Goal
Reproduce the data below verbatim, from the line containing "this 1345×896 image." through the end of the data, including both ends. Omit the pictures from your reproduction.

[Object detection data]
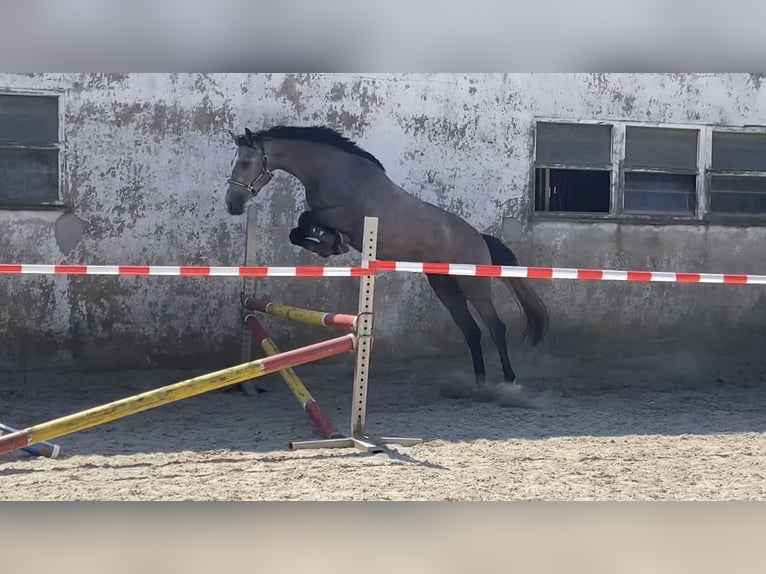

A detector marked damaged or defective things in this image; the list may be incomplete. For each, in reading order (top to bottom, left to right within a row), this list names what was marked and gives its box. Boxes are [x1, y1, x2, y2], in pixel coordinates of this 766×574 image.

peeling paint on wall [1, 74, 766, 376]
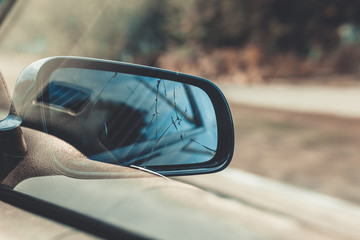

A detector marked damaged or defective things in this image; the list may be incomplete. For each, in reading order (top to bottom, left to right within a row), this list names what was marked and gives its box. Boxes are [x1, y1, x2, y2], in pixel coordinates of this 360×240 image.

cracked side mirror [12, 56, 233, 176]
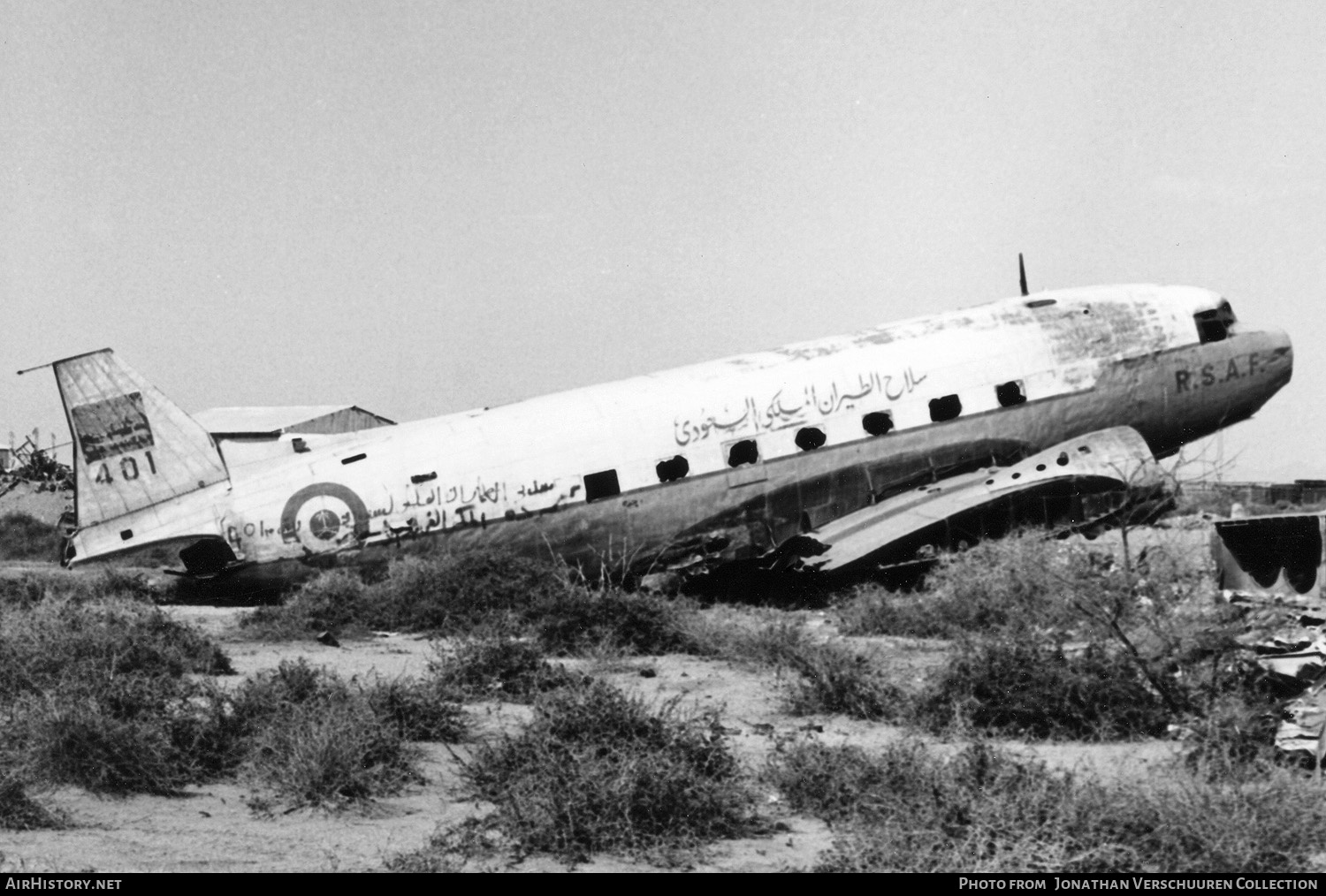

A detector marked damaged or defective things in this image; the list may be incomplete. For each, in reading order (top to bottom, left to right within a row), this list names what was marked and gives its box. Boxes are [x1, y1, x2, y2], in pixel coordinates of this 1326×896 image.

crashed aircraft [34, 283, 1301, 590]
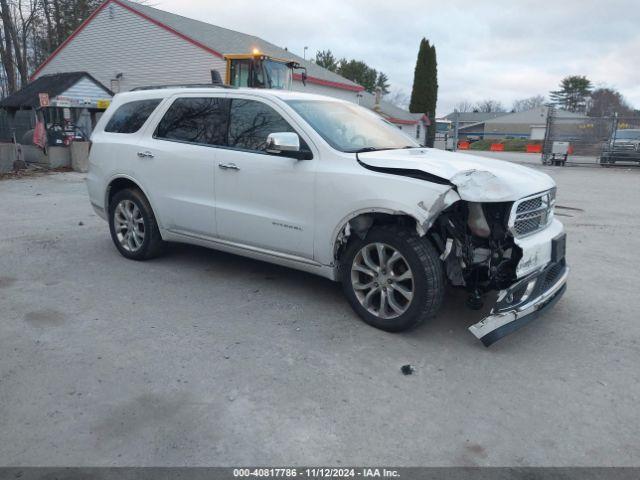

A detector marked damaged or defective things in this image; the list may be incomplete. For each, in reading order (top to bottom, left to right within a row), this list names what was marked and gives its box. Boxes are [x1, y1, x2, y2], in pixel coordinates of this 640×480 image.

crumpled hood [360, 148, 556, 201]
damaged front end [430, 193, 568, 346]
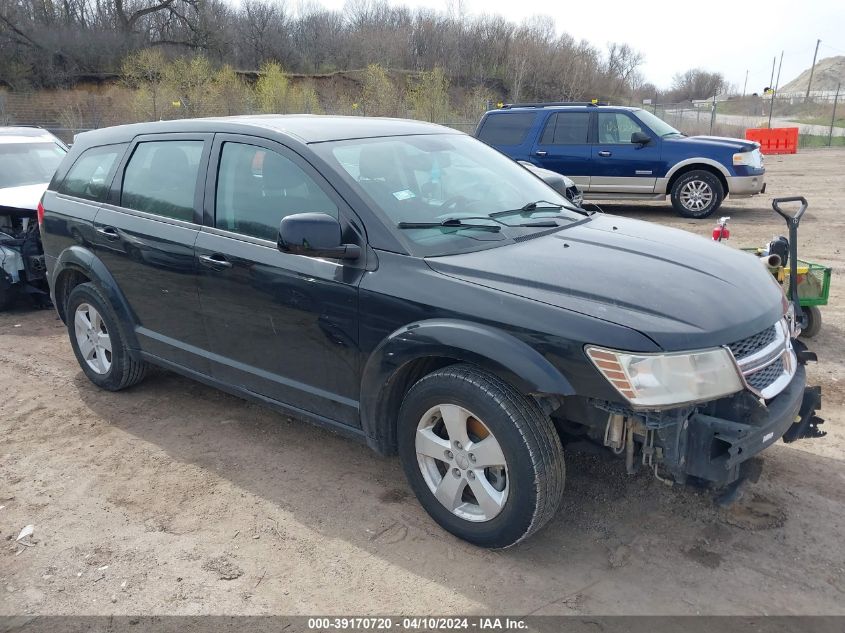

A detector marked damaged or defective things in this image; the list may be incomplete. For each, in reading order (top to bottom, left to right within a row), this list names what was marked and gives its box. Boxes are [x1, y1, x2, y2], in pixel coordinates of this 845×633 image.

white damaged car [0, 126, 66, 308]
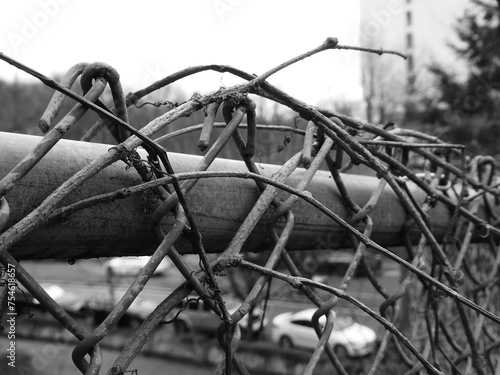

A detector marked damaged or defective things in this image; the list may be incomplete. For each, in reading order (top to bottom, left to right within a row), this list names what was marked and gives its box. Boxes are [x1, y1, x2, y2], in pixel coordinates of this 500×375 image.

rusty pipe surface [0, 131, 454, 260]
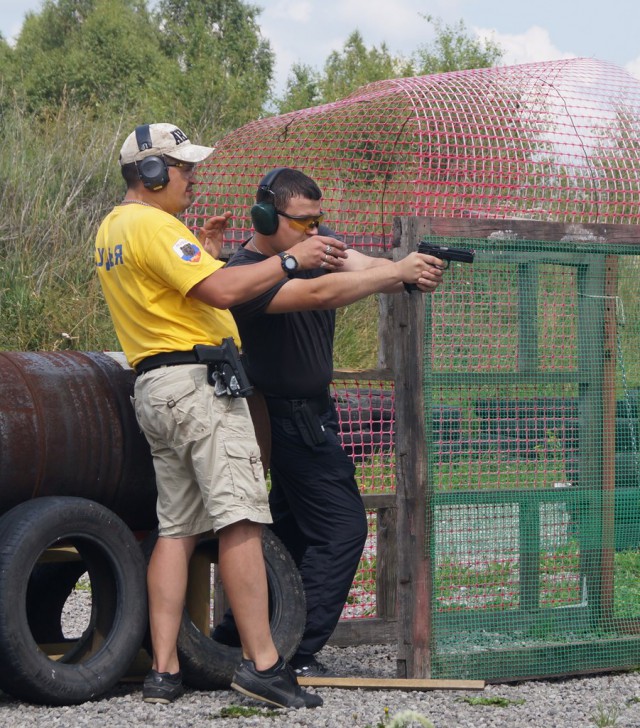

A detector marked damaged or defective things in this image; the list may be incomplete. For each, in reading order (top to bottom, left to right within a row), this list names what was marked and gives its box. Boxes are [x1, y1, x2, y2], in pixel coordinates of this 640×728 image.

rusty metal barrel [0, 352, 158, 528]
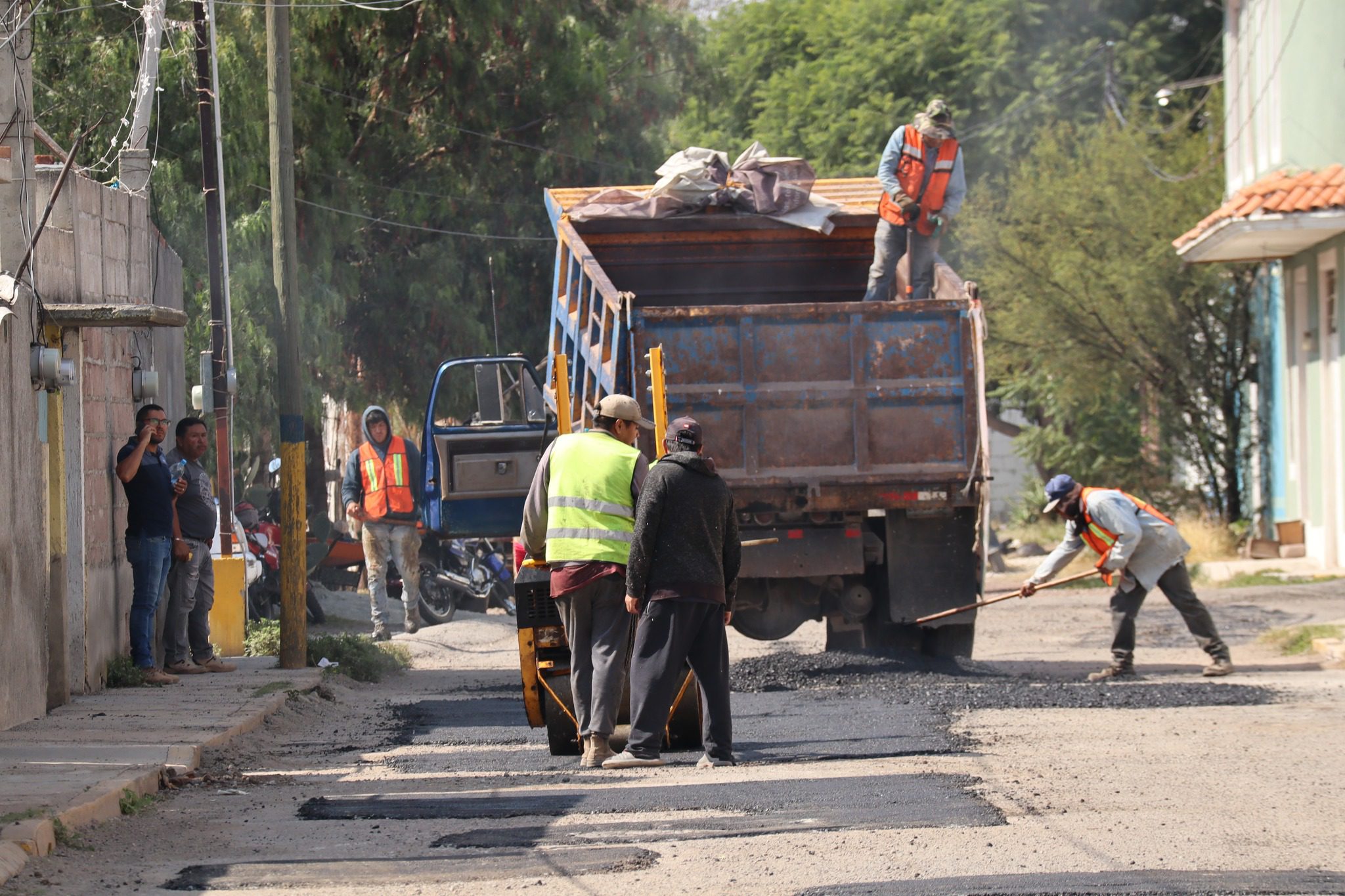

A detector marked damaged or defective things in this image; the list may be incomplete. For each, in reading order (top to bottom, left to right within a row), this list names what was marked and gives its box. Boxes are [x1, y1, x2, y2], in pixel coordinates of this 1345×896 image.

fresh asphalt patch [302, 773, 1000, 827]
fresh asphalt patch [162, 849, 656, 891]
fresh asphalt patch [796, 870, 1345, 896]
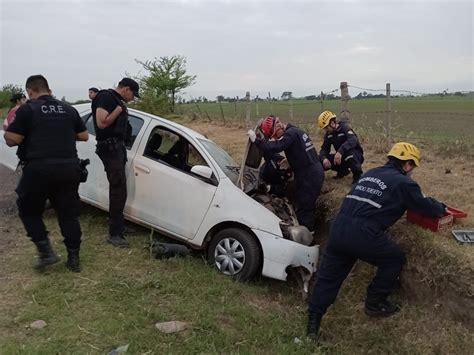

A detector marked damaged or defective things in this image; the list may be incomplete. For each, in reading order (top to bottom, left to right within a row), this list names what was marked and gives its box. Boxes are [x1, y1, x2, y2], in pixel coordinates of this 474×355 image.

shattered windshield [198, 139, 239, 185]
crashed car [0, 105, 318, 286]
damaged front bumper [252, 229, 318, 286]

Exercise result
A detector marked damaged or defective things in this image; the list may be incomplete. For each, in reading order (top to bottom, left to right within a row), this list names what was marked and gives its box. Boxes are [x1, y1, x2, y2], in pixel coordinates of this 1345×896 image.

fresh asphalt patch [302, 773, 1000, 827]
fresh asphalt patch [162, 849, 656, 891]
fresh asphalt patch [796, 870, 1345, 896]

A detector marked damaged or defective things in this image; the list may be incomplete. For each, in reading order (top to bottom, left to right within a row), this list names what was marked and gives its box. Boxes are [x1, y1, x2, y2], in pixel coordinates of this 474×355 image.

shattered windshield [198, 139, 239, 185]
crashed car [0, 105, 318, 286]
damaged front bumper [252, 229, 318, 286]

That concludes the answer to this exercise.